Work to be completed
Format the material from the line containing "At what distance" through the final line as a Markdown table with the columns Row and Line, numbering each row and leaving out blank lines.

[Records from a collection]
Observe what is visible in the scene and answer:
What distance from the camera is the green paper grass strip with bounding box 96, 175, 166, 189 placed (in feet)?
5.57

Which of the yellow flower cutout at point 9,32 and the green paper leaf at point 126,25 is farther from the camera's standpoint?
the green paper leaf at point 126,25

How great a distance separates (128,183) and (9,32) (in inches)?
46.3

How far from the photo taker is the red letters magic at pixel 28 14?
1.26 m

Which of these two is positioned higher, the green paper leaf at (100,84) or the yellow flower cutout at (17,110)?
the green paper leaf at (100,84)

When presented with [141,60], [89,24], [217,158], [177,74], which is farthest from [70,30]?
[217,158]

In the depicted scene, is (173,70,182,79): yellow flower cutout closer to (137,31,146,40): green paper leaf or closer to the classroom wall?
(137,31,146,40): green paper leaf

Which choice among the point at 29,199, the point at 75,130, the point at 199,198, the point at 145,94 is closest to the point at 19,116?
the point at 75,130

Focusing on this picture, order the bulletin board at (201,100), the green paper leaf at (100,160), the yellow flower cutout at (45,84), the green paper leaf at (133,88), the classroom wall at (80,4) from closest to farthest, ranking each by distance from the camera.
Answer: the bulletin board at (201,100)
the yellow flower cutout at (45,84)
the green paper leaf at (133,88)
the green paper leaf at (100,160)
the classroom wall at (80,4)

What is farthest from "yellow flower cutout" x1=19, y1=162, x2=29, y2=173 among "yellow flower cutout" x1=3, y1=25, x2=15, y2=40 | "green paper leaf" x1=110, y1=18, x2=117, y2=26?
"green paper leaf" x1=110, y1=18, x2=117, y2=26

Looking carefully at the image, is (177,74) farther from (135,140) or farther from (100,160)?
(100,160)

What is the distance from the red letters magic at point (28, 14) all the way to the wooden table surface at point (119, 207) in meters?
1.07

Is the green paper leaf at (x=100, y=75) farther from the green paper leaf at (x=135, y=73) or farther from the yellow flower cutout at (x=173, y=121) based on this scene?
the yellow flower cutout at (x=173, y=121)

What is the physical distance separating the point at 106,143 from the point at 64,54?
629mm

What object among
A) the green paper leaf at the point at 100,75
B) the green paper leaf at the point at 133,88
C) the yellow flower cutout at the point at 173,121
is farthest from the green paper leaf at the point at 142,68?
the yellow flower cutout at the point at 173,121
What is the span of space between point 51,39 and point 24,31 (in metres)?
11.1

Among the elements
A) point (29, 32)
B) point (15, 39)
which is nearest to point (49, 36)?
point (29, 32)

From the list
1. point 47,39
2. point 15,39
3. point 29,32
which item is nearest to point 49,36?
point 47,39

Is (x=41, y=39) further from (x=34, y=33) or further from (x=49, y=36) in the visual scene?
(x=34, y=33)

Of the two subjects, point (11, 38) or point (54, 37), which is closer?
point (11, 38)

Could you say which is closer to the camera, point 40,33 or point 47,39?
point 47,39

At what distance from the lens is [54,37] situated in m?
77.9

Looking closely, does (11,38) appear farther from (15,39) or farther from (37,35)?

Output for this task
| Row | Line |
|---|---|
| 1 | At what distance from the lens is [54,37] situated in m? |
| 2 | 77.9 |
| 3 | Looking closely, does (11,38) appear farther from (15,39) or farther from (37,35)? |